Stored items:
[Start of Attachment]

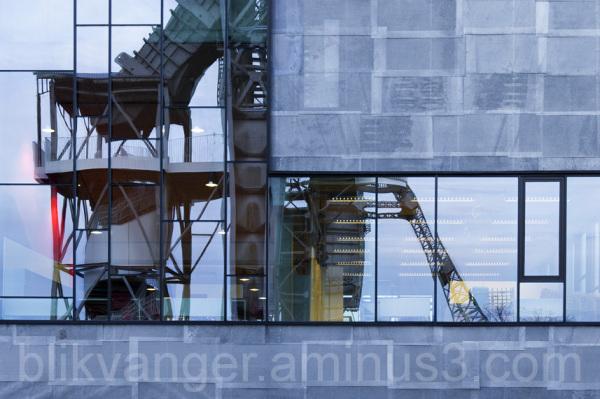 blikvanger470
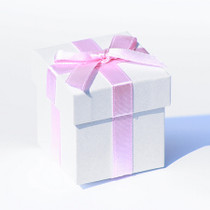 6 x White Pearlised Box With Pink Ribbon And Tissue Paper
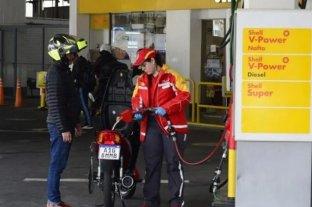 Diciembre llegará con aumentos en combustibles, alimentos y prepagas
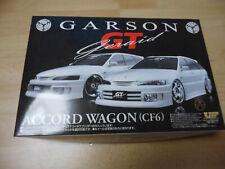 Honda Accord Wagon CF6 GARSON Tuning1:24 Aoshima
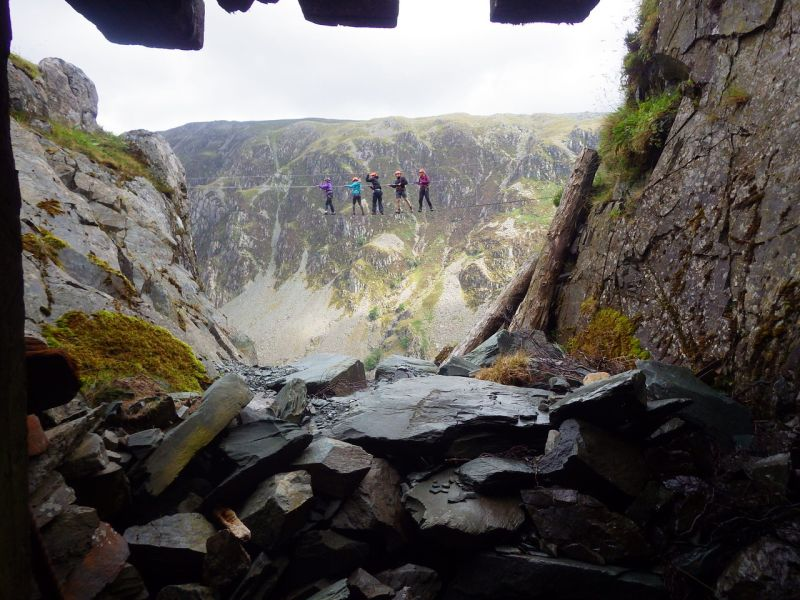 via ferrata - UK summer bucket list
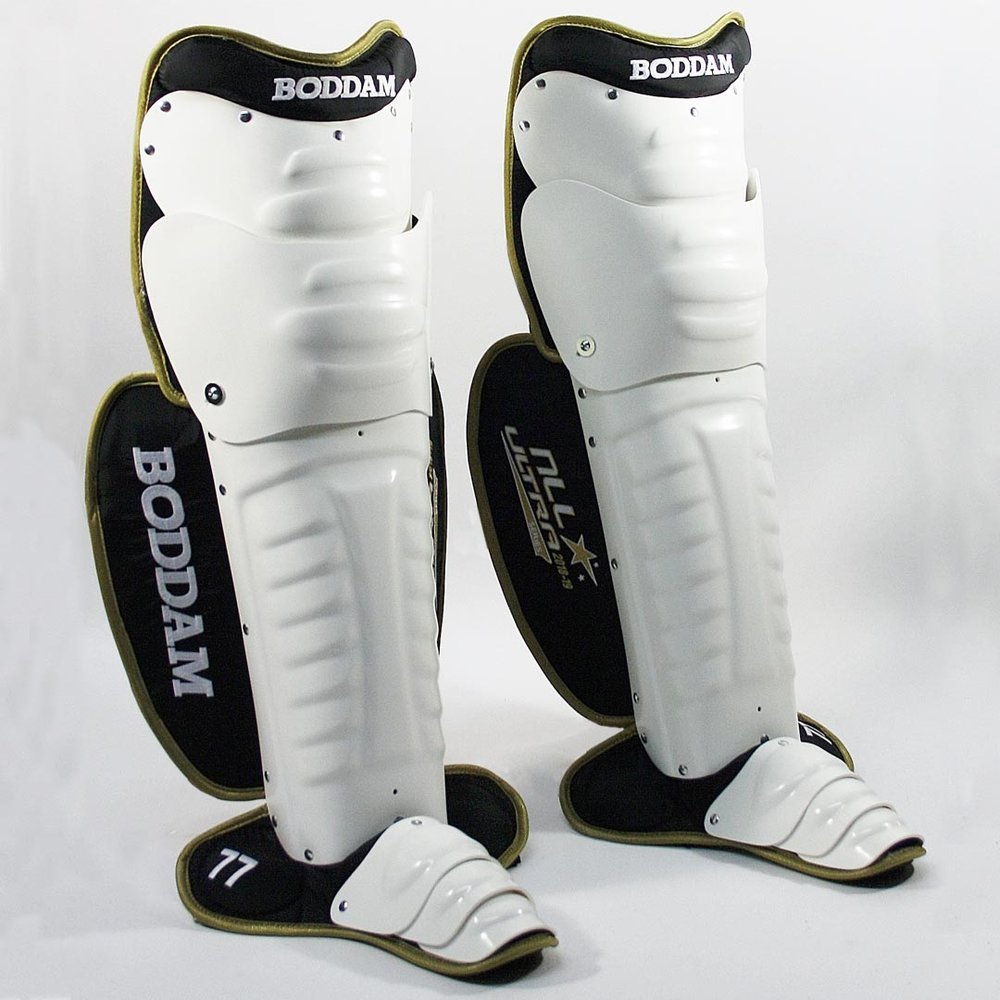 NLL Away Legs for the Vancouver Warriors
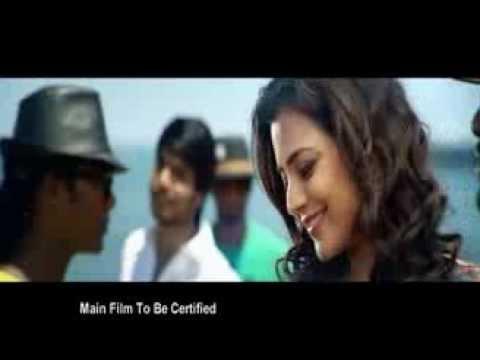 DK-Bose-Pada-Pada-Song-Trailer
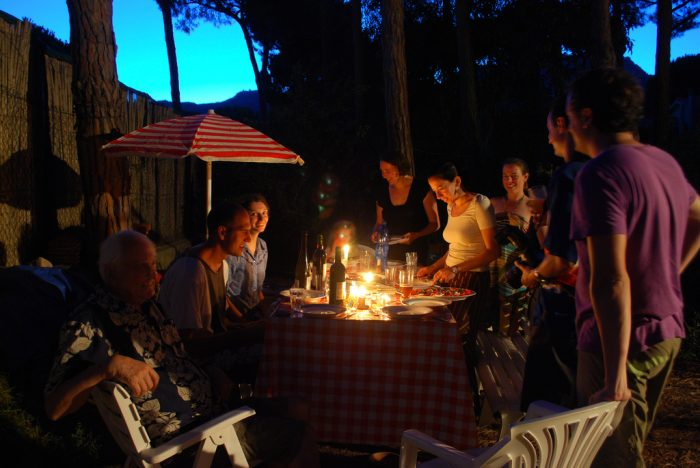 14. Stay in and invite your friends, old and new, over for a big Maine dinner.
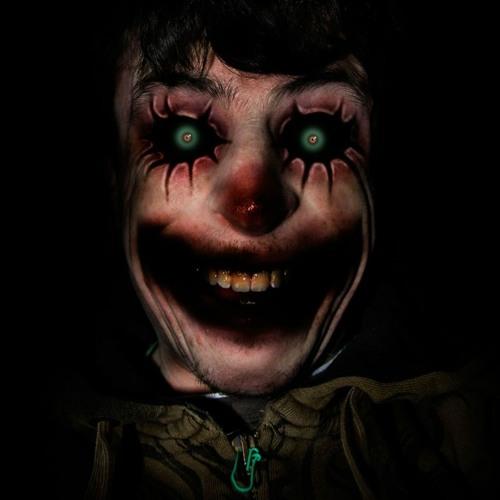 Nfasis - Lento X Mueve El Toto (Chicui Like Intro Halloween 2020)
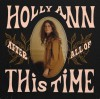 Product Image: Holly Ann - After All Of This Time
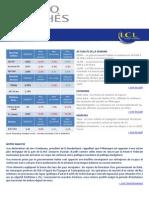 Flash spécial sur les marchés - point hebdomadaire - 2013 04 19 BdP.pdf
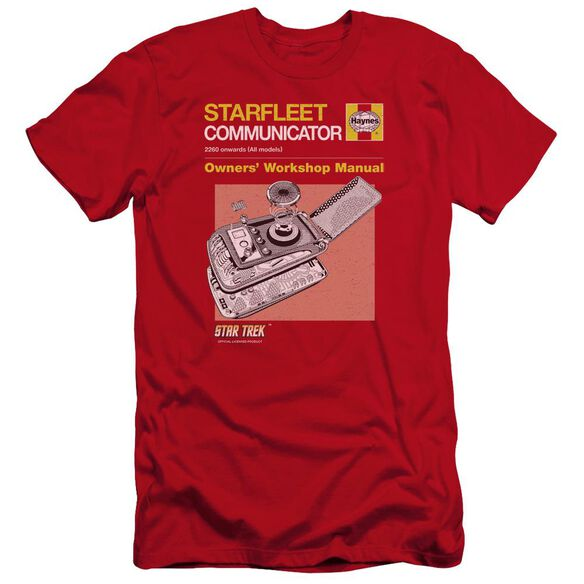 Star Trek Comm Manual Premuim Canvas Adult Slim Fit
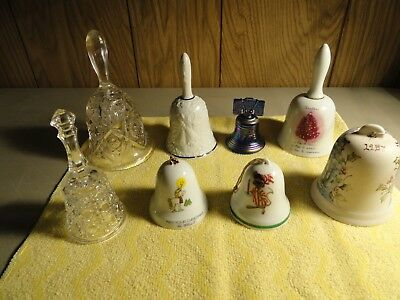 Vintage Glass-China 8 Pc.hand Bells , Lovely Lot , Some Have Markings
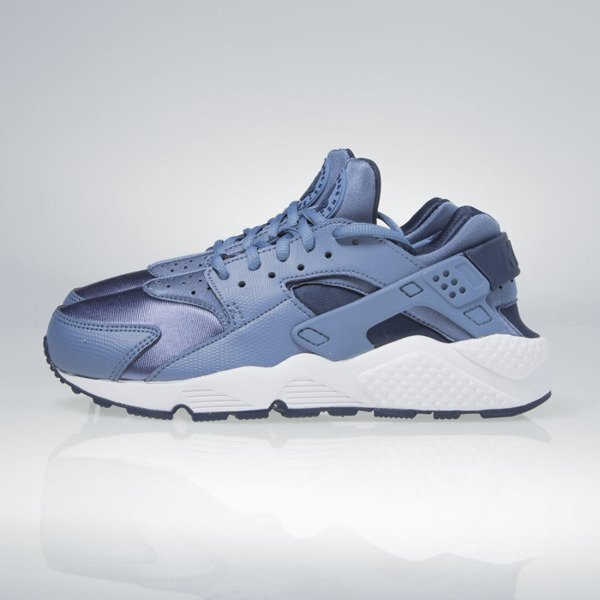 4c31da46a638 Nike WMNS Air Huarache Run ocean fog   midnight navy-white 634835-406 ...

[End of Attachment]

▸ Your goal:
Reproduce the final stretch of lines exactly: the line containing "Product Image: Holly" through the last line of the data, both included. Pictures do not belong in the copy.

▸ Response area:
 Product Image: Holly Ann - After All Of This Time
 Flash spécial sur les marchés - point hebdomadaire - 2013 04 19 BdP.pdf
 Star Trek Comm Manual Premuim Canvas Adult Slim Fit
 Vintage Glass-China 8 Pc.hand Bells , Lovely Lot , Some Have Markings
 4c31da46a638 Nike WMNS Air Huarache Run ocean fog   midnight navy-white 634835-406 ...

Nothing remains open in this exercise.